Pois aquilo que ajuda um filho a crescer pode bloquear o outro. O que para um é
motivador, para outro é pressão. O que para um é liberdade, para outro é falta
de orientação. O que para um é suficiente, para outro é insuficiente.
Quando
não ajustamos a nossa forma de educar podemos fazer com que um filho se sinta
constantemente incompreendido, o outro se sinta pouco desafiado e ambos acabem
por crescer aquém do seu potencial.
Sem intenção,
começamos a formar crianças que não se desenvolvem plenamente.
Educar com
justiça implica olhar para cada filho como ele é e dar-lhe aquilo de que
precisa para crescer. Isso exige mais presença. Mais atenção. Mais intenção. É
isso que permite que cada criança desenvolva as suas capacidades, supere as
suas dificuldades e construa uma identidade segura.
Quando um filho
cresce sem ser verdadeiramente compreendido, pode tornar-se um adulto:
- inseguro, porque nunca foi visto na
sua singularidade;
- frustrado, porque sentiu que nunca
era “suficiente”;
- ou desconectado de si próprio,
porque cresceu a tentar encaixar.
Por outro lado,
quando uma criança é educada de acordo com quem é:
- sente-se vista e compreendida;
- desenvolve confiança em si própria;
- e cresce com maior capacidade de
relação com os outros.
Se cada filho é
único, então a pergunta torna-se inevitável: como podemos educar bem sem
conhecer verdadeiramente cada filho?
Não
basta aplicar regras. Não basta repetir estratégias. É preciso compreender como
cada criança reage, o que a motiva, o que a bloqueia e de que forma aprende
melhor.
É aqui que
muitos pais sentem dificuldade. Porque, mesmo com boa intenção, falta-lhes um
mapa claro para ler estas diferenças.
Uma
das formas mais profundas de conhecer um filho é compreender o seu temperamento.

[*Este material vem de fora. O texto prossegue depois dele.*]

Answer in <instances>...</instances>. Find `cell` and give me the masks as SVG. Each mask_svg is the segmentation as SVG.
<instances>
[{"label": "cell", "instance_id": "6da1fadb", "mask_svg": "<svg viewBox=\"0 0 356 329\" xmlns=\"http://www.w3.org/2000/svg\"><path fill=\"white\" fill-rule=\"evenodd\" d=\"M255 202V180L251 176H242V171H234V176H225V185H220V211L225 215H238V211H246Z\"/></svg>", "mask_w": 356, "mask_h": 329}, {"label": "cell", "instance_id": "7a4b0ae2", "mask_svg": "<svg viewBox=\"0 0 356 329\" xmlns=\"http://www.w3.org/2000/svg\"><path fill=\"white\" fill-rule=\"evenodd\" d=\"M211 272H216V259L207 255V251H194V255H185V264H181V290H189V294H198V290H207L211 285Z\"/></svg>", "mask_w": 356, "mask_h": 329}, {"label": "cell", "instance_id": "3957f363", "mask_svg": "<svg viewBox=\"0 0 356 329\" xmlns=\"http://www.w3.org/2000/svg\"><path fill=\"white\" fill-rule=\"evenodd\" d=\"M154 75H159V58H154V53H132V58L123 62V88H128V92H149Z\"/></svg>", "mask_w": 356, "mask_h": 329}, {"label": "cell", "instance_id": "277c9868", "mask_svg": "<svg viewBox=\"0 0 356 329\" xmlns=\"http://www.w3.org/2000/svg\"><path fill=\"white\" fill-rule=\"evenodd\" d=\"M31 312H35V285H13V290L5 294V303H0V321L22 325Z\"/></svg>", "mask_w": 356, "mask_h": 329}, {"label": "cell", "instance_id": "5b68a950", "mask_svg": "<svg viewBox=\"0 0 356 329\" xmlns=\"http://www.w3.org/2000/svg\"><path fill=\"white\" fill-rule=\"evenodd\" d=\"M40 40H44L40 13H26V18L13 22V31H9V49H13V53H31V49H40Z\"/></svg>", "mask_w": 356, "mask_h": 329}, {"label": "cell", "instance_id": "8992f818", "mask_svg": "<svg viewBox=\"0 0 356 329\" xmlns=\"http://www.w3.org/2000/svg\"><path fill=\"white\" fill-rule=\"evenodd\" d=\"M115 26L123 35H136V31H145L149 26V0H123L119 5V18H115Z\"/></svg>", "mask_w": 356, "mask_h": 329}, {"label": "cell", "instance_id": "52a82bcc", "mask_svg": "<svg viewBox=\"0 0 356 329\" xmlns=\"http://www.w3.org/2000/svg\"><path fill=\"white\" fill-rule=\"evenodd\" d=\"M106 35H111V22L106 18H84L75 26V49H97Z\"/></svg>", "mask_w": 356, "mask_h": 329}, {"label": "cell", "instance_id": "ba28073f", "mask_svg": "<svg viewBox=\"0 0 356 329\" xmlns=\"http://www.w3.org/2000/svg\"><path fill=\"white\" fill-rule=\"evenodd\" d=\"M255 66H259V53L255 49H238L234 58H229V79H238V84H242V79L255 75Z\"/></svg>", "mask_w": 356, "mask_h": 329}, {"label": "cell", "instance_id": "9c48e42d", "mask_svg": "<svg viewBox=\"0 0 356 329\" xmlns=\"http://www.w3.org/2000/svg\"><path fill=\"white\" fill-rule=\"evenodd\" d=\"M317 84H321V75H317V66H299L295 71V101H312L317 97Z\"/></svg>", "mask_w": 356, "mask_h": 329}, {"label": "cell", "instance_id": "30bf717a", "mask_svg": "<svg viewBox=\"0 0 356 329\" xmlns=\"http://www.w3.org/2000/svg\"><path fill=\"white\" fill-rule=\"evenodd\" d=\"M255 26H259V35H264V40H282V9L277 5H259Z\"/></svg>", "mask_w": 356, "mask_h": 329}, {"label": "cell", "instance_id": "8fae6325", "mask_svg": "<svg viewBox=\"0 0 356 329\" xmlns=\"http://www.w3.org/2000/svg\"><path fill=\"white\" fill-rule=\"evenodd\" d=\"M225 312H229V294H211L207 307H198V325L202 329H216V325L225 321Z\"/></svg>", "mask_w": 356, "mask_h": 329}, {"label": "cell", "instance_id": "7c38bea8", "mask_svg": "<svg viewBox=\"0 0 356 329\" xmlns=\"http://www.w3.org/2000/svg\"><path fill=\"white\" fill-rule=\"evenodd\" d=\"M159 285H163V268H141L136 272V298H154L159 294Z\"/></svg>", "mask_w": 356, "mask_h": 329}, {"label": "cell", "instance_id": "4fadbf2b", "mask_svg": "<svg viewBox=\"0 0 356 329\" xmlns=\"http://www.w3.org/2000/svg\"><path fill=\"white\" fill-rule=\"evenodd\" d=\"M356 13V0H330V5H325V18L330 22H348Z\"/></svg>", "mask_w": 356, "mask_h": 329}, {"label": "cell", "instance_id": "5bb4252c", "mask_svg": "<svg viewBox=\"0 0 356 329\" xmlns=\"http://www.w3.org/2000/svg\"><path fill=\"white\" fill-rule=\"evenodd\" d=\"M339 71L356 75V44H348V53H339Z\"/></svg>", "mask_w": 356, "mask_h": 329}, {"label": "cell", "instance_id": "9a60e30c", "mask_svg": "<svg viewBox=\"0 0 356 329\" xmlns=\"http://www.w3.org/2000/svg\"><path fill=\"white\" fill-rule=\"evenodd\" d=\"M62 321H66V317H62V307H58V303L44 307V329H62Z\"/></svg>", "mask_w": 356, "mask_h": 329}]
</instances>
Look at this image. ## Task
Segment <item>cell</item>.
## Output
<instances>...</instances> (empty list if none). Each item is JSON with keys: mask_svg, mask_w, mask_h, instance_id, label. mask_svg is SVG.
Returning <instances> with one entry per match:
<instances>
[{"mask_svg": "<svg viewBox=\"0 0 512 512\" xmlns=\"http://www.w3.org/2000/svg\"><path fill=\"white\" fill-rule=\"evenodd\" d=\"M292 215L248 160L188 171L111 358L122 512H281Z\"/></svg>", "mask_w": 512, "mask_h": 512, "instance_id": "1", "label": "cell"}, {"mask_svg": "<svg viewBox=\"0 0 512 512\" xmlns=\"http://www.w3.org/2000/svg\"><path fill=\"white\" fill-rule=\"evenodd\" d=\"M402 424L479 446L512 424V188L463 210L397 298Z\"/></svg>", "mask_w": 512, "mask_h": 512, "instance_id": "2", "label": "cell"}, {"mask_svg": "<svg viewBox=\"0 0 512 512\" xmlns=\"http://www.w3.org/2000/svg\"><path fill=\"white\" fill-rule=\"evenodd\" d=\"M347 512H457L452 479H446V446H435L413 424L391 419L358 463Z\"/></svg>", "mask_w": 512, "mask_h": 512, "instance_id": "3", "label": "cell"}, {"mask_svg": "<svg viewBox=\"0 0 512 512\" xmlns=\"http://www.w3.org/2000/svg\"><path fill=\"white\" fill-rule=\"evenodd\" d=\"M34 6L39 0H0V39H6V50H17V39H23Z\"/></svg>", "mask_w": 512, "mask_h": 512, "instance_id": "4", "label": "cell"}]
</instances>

O temperamento ajuda-nos a perceber como a criança reage ao mundo, como
expressa emoções, como toma decisões e o que precisa de nós para crescer de
forma equilibrada.
Quando temos
esta clareza, deixamos de educar por tentativa e erro. E começamos a educar com
intenção. Com mais orientação. Com menos desgaste. Com uma relação mais próxima.
E com melhores resultados no desenvolvimento de cada filho.